| Collected data entries |
-- -- --

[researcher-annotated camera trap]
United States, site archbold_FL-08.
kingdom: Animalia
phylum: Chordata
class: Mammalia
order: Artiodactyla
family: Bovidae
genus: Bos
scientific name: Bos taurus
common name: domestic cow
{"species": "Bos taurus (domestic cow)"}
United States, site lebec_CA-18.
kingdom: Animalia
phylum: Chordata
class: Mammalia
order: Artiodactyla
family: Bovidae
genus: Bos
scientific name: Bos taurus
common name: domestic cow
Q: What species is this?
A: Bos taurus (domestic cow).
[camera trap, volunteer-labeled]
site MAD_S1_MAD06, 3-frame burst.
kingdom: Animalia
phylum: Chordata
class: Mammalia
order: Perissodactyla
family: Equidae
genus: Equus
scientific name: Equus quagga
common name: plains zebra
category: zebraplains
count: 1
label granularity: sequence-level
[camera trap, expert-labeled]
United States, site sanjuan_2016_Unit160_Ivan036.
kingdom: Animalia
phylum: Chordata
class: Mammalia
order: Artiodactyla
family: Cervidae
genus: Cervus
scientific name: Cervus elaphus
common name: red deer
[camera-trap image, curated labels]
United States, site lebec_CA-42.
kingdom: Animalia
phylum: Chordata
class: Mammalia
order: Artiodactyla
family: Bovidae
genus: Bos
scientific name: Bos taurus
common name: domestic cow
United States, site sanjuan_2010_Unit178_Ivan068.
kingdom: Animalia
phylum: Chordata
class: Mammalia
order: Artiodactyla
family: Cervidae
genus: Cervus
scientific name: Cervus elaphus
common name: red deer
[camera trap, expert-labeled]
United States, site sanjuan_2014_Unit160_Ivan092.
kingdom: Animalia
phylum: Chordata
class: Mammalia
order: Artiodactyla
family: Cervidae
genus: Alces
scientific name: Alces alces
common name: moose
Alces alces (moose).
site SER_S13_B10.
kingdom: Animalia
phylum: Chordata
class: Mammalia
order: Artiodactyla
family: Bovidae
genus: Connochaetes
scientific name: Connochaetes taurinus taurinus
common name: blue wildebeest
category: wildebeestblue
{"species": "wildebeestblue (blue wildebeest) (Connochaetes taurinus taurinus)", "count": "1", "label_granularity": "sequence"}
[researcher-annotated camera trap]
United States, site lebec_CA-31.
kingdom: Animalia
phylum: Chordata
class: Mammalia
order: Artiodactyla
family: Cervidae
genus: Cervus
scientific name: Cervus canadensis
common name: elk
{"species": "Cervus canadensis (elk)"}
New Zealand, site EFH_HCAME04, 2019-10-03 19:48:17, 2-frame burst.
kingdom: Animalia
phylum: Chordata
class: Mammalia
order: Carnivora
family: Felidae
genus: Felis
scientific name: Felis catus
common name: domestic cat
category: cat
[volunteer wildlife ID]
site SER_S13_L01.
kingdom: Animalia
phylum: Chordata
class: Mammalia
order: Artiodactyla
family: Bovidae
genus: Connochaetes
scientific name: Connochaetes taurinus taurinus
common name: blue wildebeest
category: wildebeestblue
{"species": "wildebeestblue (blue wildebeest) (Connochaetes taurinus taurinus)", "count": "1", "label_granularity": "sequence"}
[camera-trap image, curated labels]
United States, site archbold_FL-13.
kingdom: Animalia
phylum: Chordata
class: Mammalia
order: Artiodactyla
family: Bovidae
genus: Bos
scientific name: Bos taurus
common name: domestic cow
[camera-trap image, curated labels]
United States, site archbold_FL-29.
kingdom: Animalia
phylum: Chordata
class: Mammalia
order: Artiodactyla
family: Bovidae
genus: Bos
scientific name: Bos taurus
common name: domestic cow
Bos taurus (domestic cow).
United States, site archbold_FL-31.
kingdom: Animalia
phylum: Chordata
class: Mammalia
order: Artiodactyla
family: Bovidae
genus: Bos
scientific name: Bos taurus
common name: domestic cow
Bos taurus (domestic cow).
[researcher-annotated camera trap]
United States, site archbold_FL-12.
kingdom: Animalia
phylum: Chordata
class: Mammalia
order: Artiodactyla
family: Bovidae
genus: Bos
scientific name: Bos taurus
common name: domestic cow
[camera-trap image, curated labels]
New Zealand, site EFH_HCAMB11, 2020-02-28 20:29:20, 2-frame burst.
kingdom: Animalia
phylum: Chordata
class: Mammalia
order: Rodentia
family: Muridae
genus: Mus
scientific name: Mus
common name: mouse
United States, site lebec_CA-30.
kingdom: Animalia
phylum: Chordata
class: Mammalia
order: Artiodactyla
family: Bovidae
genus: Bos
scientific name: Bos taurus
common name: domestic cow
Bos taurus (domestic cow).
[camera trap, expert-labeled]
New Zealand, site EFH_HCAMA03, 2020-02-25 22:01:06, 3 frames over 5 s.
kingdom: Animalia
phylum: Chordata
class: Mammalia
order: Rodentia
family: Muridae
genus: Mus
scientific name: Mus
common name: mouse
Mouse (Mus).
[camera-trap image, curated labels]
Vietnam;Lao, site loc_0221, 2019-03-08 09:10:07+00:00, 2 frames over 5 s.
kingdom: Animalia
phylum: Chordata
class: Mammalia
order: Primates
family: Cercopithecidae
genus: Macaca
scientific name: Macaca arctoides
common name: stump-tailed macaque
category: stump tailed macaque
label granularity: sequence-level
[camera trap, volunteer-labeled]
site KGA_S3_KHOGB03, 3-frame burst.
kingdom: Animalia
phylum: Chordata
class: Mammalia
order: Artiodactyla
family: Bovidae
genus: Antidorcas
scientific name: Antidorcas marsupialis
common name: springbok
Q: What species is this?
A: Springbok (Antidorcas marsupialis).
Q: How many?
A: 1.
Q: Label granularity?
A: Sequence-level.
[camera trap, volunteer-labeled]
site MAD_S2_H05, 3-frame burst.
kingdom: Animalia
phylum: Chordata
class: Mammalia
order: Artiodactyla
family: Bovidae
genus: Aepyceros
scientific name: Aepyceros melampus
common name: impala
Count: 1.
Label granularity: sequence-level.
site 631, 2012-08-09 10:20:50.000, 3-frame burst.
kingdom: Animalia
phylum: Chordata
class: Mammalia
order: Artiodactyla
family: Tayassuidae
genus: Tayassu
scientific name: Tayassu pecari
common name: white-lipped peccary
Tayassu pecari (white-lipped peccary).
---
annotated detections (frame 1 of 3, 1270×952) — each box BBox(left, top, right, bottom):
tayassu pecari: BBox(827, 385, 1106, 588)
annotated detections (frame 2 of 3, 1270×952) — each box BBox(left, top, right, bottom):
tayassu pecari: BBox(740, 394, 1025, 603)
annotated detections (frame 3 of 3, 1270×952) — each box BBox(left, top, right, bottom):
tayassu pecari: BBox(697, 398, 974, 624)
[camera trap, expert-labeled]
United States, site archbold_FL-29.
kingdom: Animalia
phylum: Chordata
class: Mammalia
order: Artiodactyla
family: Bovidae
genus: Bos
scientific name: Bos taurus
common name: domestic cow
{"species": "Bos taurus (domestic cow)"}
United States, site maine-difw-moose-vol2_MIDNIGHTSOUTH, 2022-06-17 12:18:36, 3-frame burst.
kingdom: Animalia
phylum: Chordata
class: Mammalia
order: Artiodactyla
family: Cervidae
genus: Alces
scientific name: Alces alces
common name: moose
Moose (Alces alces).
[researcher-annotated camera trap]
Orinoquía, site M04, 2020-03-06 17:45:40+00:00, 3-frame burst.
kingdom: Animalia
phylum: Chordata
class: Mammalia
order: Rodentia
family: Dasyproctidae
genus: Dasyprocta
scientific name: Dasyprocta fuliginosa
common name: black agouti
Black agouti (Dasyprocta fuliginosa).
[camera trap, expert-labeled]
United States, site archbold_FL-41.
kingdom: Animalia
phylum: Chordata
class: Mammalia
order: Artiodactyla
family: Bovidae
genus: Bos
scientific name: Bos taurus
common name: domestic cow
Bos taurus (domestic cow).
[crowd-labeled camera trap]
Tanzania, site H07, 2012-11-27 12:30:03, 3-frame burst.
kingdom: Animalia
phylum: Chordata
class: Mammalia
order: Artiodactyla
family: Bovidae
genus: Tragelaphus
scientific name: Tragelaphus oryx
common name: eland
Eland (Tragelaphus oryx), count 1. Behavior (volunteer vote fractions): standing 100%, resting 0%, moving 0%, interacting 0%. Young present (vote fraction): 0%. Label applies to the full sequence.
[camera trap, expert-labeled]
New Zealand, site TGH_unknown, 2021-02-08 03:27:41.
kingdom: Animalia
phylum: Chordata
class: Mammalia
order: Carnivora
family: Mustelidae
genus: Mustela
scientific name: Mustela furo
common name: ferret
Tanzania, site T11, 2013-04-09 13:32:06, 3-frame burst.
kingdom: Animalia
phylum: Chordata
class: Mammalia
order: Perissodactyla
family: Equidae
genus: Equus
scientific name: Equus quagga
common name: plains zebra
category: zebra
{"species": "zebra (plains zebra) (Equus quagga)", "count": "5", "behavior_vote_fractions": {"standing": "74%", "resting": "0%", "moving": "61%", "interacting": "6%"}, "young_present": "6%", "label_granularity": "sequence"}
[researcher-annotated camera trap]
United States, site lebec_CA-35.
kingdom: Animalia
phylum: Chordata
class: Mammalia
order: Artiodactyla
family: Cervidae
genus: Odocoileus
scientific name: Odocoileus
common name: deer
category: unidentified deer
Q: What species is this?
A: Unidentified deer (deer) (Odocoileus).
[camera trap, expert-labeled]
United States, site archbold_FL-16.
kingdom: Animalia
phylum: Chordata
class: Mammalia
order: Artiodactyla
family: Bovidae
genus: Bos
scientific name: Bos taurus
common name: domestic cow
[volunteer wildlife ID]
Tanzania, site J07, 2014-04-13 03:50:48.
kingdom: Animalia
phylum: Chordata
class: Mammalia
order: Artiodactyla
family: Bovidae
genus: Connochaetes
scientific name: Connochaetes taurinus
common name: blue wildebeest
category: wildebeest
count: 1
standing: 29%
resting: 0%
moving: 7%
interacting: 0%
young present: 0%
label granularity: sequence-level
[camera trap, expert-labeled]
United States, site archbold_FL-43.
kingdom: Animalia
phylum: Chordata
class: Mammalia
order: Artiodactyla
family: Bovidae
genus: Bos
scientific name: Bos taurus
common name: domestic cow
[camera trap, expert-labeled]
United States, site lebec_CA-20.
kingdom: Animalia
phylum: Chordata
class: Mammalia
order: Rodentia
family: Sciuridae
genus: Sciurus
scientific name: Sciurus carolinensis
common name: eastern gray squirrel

-- -- --

| Aim of the task |
Please copy only the lines between the first line of the entries and the line with "United States, site sanjuan_2016_Unit160_Ivan036.", keeping those two end lines as well, exactly as written.

| Answer space |
[researcher-annotated camera trap]
United States, site archbold_FL-08.
kingdom: Animalia
phylum: Chordata
class: Mammalia
order: Artiodactyla
family: Bovidae
genus: Bos
scientific name: Bos taurus
common name: domestic cow
{"species": "Bos taurus (domestic cow)"}
United States, site lebec_CA-18.
kingdom: Animalia
phylum: Chordata
class: Mammalia
order: Artiodactyla
family: Bovidae
genus: Bos
scientific name: Bos taurus
common name: domestic cow
Q: What species is this?
A: Bos taurus (domestic cow).
[camera trap, volunteer-labeled]
site MAD_S1_MAD06, 3-frame burst.
kingdom: Animalia
phylum: Chordata
class: Mammalia
order: Perissodactyla
family: Equidae
genus: Equus
scientific name: Equus quagga
common name: plains zebra
category: zebraplains
count: 1
label granularity: sequence-level
[camera trap, expert-labeled]
United States, site sanjuan_2016_Unit160_Ivan036.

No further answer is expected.